= Excerpted passage =
--------------------------------

Building Blocks used:
Method used to run the energy minimization is a steepest descent, with a **maximum force of 500 kJ/mol*nm^2, and a minimization step size of 1fs. The maximum number of steps** to perform if the maximum force is not reached is 5,000 steps.
# Grompp: Creating portable binary run file for mdrun
from biobb_gromacs.gromacs.grompp import grompp
# Create prop dict and inputs/outputs
prop = {
'mdp':{
'nsteps':'5000',
'emstep': 0.01,
'emtol':'500'
},
'simulation_type':'minimization'
}
output_gppmin_tpr = pdbCode+'_'+ligandCode+'_gppmin.tpr'
# Create and launch bb
grompp(input_gro_path=output_genion_gro,
input_top_zip_path=output_genion_top_zip,
output_tpr_path=output_gppmin_tpr,
properties=prop)
Running energy minimization using the tpr file generated in the previous step.

--------------------------------

= Provided entries =

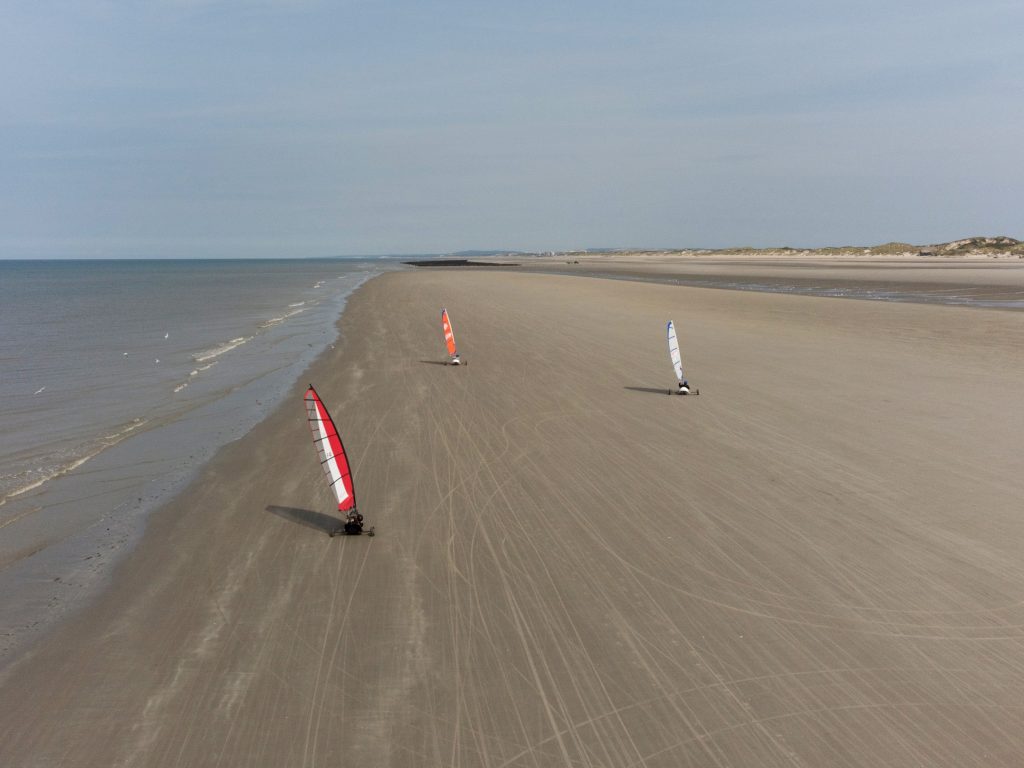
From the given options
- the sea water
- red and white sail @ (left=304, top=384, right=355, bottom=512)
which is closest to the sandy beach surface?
red and white sail @ (left=304, top=384, right=355, bottom=512)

--------------------------------

= Required work =
1 > Reproduce the listing word for word, omitting the picture from your answer.
2 > Extend the energy minimization passage, picking up after its final sentence.
The listing and the energy minimization passage come from unrelated sources.

= Written responses =
1 >
From the given options
- the sea water
- red and white sail @ (left=304, top=384, right=355, bottom=512)
which is closest to the sandy beach surface?
red and white sail @ (left=304, top=384, right=355, bottom=512)

2 >
# Mdrun: Running minimization
from biobb_gromacs.gromacs.mdrun import mdrun
# Create prop dict and inputs/outputs
output_min_trr = pdbCode+'_'+ligandCode+'_min.trr'
output_min_gro = pdbCode+'_'+ligandCode+'_min.gro'
output_min_edr = pdbCode+'_'+ligandCode+'_min.edr'
output_min_log = pdbCode+'_'+ligandCode+'_min.log'
# Create and launch bb
mdrun(input_tpr_path=output_gppmin_tpr,
output_trr_path=output_min_trr,
output_gro_path=output_min_gro,
output_edr_path=output_min_edr,
output_log_path=output_min_log)
Checking energy minimization results. Plotting potential energy by time during the minimization process.
# GMXEnergy: Getting system energy by time
from biobb_analysis.gromacs.gmx_energy import gmx_energy
# Create prop dict and inputs/outputs
output_min_ene_xvg = pdbCode+'_'+ligandCode+'_min_ene.xvg'
prop = {
'terms': ["Potential"]
}
# Create and launch bb
gmx_energy(input_energy_path=output_min_edr,
output_xvg_path=output_min_ene_xvg,
properties=prop)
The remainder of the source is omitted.